• _Exercise prompt_:
When a line below contains the string "single", show that line.

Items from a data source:

____

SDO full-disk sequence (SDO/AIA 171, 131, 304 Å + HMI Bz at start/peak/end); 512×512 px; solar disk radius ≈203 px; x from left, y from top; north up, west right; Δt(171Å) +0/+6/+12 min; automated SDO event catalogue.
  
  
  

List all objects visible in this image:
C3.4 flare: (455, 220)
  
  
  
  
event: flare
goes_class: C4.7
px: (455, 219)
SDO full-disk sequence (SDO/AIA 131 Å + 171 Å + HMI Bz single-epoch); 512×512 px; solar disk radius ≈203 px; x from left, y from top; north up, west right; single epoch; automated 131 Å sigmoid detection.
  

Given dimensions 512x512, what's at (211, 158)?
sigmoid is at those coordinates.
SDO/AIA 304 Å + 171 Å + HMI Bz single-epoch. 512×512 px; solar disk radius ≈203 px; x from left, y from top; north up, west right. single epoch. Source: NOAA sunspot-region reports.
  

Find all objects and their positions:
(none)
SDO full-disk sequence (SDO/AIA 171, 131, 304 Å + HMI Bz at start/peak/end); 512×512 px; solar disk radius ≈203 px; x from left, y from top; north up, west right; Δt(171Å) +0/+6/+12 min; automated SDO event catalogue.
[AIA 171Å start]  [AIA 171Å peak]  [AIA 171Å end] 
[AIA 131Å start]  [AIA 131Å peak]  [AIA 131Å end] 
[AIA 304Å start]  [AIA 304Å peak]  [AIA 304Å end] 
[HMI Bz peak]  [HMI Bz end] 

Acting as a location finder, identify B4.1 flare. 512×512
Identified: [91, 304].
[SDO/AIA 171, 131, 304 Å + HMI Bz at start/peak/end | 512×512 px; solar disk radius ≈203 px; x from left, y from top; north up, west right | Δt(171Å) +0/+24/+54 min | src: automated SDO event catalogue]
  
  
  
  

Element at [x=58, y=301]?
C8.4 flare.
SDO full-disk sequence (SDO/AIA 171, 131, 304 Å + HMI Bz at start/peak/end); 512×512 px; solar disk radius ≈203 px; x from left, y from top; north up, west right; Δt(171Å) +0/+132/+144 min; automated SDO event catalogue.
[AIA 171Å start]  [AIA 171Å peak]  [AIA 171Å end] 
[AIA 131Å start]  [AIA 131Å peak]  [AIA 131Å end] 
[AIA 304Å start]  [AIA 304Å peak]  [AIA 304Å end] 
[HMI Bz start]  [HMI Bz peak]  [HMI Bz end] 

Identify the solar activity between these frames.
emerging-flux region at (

____

• _Reply_:
SDO full-disk sequence (SDO/AIA 131 Å + 171 Å + HMI Bz single-epoch); 512×512 px; solar disk radius ≈203 px; x from left, y from top; north up, west right; single epoch; automated 131 Å sigmoid detection.
SDO/AIA 304 Å + 171 Å + HMI Bz single-epoch. 512×512 px; solar disk radius ≈203 px; x from left, y from top; north up, west right. single epoch. Source: NOAA sunspot-region reports.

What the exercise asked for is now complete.